Todas las vacunas contienen un componente activo (el antígeno) que genera una respuesta inmunitaria, o las instrucciones para producir ese componente activo. El antígeno puede ser una pequeña parte del organismo causante de la enfermedad, por ejemplo, una proteína o azúcar, o bien el organismo completo atenuado o inactivado.
No es fácil la elaboración de la vacuna, es un proceso científico sumamente complejo, ya que, para comprobar su efectividad, inicialmente se administra a un pequeño número de voluntarios, con el fin de evaluar su seguridad, confirmar que genera una respuesta inmunitaria y determina la dosis correcta, después la vacuna se administra a varios cientos de voluntarios, con el fin de evaluar más a fondo su seguridad y su capacidad para generar una respuesta inmunitaria.
Los participantes en estos ensayos reúnen las mismas características (por ejemplo, edad, sexo) que las personas a las que se prevé administrar la vacuna.
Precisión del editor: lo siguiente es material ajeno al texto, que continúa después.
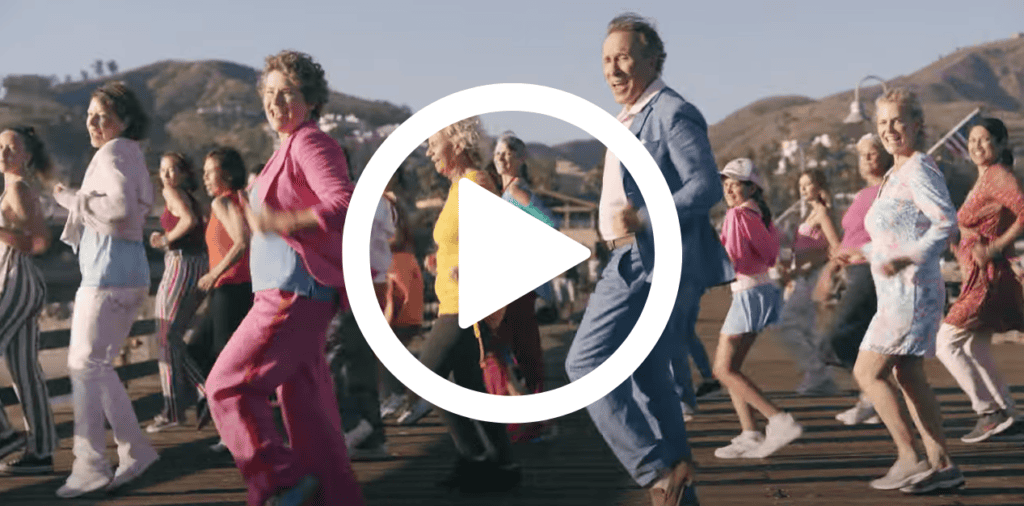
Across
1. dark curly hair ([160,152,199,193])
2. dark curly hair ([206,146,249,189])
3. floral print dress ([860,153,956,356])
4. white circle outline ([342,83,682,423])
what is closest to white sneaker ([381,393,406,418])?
dark curly hair ([160,152,199,193])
En esta fase se suelen realizar múltiples ensayos para evaluar diversos grupos etarios y diferentes formulaciones de la vacuna.
En su tercera fase la vacuna se administra a miles de voluntarios -y se realizan comparaciones con un grupo similar de personas que no fueron vacunadas, pero recibieron un producto comparador-, a fin de determinar si la vacuna es eficaz contra la enfermedad y estudiar su seguridad en un grupo de personas mucho más numeroso.
Por lo general, los ensayos de fase 3 se realizan en muchos países y en numerosos lugares de cada país, con el fin de asegurar que las conclusiones, respecto de la eficacia de la vacuna sean válidas en relación con muchas poblaciones diferentes.
Cálculos de expertos en números establecen que si en Honduras ya tenemos 4.2 millones de dosis de las vacunas de Sputnik, además, si Covax cumple su parte en el segundo semestre de este año y lo mismo AztraZeneca le cumple al IHSS, sumará 9.4 millones de dosis para 4.7 millones de personas.
Cada persona tiene que ir dos veces para recibir la vacuna completa, entonces serán casi 10 millones de aplicaciones de dosis en un tiempo de 38 semanas, que hay entre abril y diciembre.
La siguiente ecuación indica que hay que aplicar 35,340 dosis diarias para que en diciembre hayamos salido de esta pesadilla llamada COVID-19, lo que significa que este trabajo requerirá de un esfuerzo nunca antes visto en la historia de este país, que demandará una coordinación extraordinaria, planificación al detalle y una ejecución casi perfecta.
La logística para aplicar la vacuna debe ser enorme y la cantidad de recurso humano y de materiales por igual; se necesitará el concurso de todos los hondureños, poner a todo un país unido y alineado bajo este propósito titánico.
El gobierno ya debería presentar un plan o propuesta para que todos los sectores se comprometan, que aporten ideas, que sumen esfuerzos, que empresarios inteligentes participen en la logística y que nos vacunemos todos para evitar más muertes y contagios, así como reactivar la economía que se encuentra en “cuidados intensivos”.